[Opening Extracted material section]

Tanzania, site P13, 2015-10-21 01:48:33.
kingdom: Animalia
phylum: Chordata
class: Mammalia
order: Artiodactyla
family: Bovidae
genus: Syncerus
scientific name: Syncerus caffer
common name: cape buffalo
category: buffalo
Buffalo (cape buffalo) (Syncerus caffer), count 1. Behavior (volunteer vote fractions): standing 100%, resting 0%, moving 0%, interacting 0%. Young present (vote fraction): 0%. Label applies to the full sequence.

[Closing Extracted material section]

> _Description of the task_:
Using the material above, restate each entry exactly as it stands.

> _Task output_:
Tanzania, site P13, 2015-10-21 01:48:33.
kingdom: Animalia
phylum: Chordata
class: Mammalia
order: Artiodactyla
family: Bovidae
genus: Syncerus
scientific name: Syncerus caffer
common name: cape buffalo
category: buffalo
Buffalo (cape buffalo) (Syncerus caffer), count 1. Behavior (volunteer vote fractions): standing 100%, resting 0%, moving 0%, interacting 0%. Young present (vote fraction): 0%. Label applies to the full sequence.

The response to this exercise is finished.